Le 5 juin 2025, le colonel Michaël Randrianirina, président de la Refondation de Madagascar, a effectué une visite de travail de quarante-huit heures à Libreville. Objectif affiché : tirer les leçons de la transition gabonaise pour éclairer le chemin de Madagascar.
Une arrivée symbolique dans une capitale en pleine transformation
Dès sa descente d’avion, le président malgache a reçu un accueil officiel de haut rang. Le vice-président du gouvernement gabonais, Hermann Immongault, l’a personnellement accueilli sur le tarmac. Ce geste protocolaire illustre l’importance accordée par Libreville à ce rapprochement diplomatique.
Par la suite, le colonel Michaël Randrianirina a rendu hommage à la Place du Capitaine Charles N’Tchoréré. Ce moment de recueillement n’est pas anodin. Il témoigne d’une volonté de nouer des liens au-delà du seul pragmatisme politique. En visitant ensuite plusieurs infrastructures achevées ou en cours à Libreville, la délégation malgache a cherché à s’imprégner concrètement de l’expérience gabonaise.
Yvon Sana Bangui, analyste des relations institutionnelles africaines, souligne que « les visites de terrain constituent souvent le vecteur le plus efficace de transfert d’expérience entre pays engagés dans des processus similaires de refondation ».
Apprendre d’une transition déjà engagée
Au cœur de cette visite, l’audience avec le président Brice Clotaire Oligui Nguema au Palais Rénovation a constitué le temps fort diplomatique. Les échanges ont porté sur la coopération bilatérale, mais aussi sur les dynamiques de transition politique respectives. Le Gabon a amorcé la sienne en août 2023. Madagascar s’y est engagé, quant à lui, depuis octobre 2025.
La délégation malgache a notamment assisté à une présentation du professeur Guy Rossatanga-Rignault. Ce dernier a détaillé « les principales étapes de la transition gabonaise et les principes qui ont guidé le retour à l’ordre constitutionnel ». Un cadre analytique précieux, destiné à nourrir la réflexion malgache.
Le colonel Michaël Randrianirina a clairement exprimé ses attentes. « Nous serons honorés de pouvoir tirer profit de l’expérience gabonaise afin d’enrichir nos réflexions sur les aspects essentiels de notre propre transition », a-t-il déclaré. Il a également plaidé pour un approfondissement des échanges techniques entre les deux équipes gouvernementales.
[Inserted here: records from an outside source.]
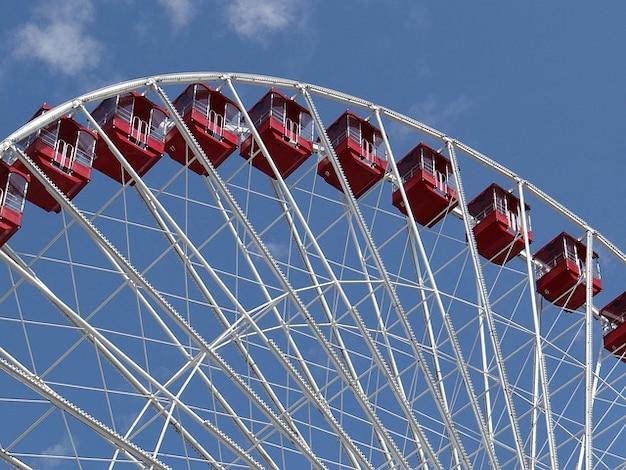 Fun ride ferris wheel amusement chicago downtown
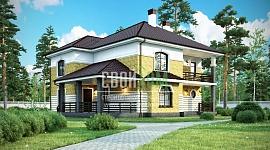 Двухэтажный загородный дом с балконом
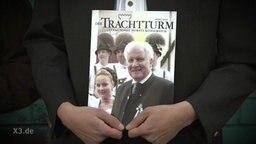 """Horst Seehofer auf dem Titelblatt einer Zeitschrift namens """"Trachtturm""""."""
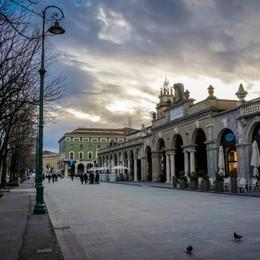 «La città illuminata» prende forma: nuove luci sul Sentierone e per i monumenti
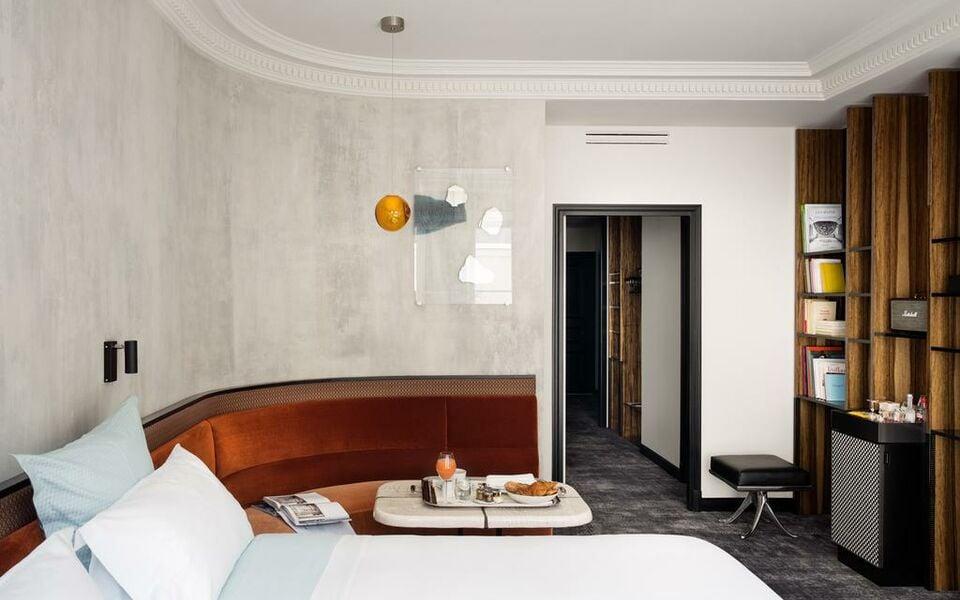 Hotel les bains paris a design boutique hotel paris france for Les bains a paris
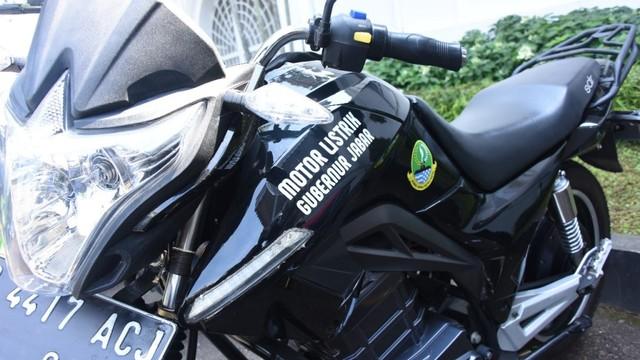Ridwan Kamil Gunakan Motor Listrik Pabrikan Lokal untuk Berdinas (25280)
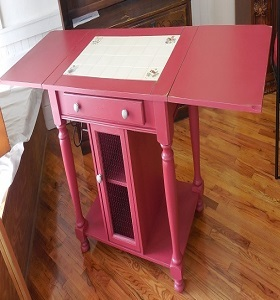 Chalk painted kitchen island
Patricia Danielle Manon, spécialiste en gouvernance comparée, rappelle opportunément que « la coopération entre pays en transition constitue un levier sous-estimé de consolidation démocratique sur le continent africain ».
Un dialogue inclusif comme boussole commune
En réponse, le président Oligui Nguema a réaffirmé l’engagement du Gabon à accompagner Madagascar. Il a notamment encouragé « la poursuite du dialogue inclusif ainsi que l’organisation d’élections libres, transparentes et apaisées ». Ces principes forment désormais le socle des engagements partagés entre les deux chefs d’État.
De plus, le président gabonais a exprimé sa solidarité face aux récentes catastrophes naturelles survenues à Madagascar. Ce geste élargit la portée de la coopération. Il y intègre la dimension humanitaire et environnementale, deux défis que les deux pays affrontent avec des ressources inégales.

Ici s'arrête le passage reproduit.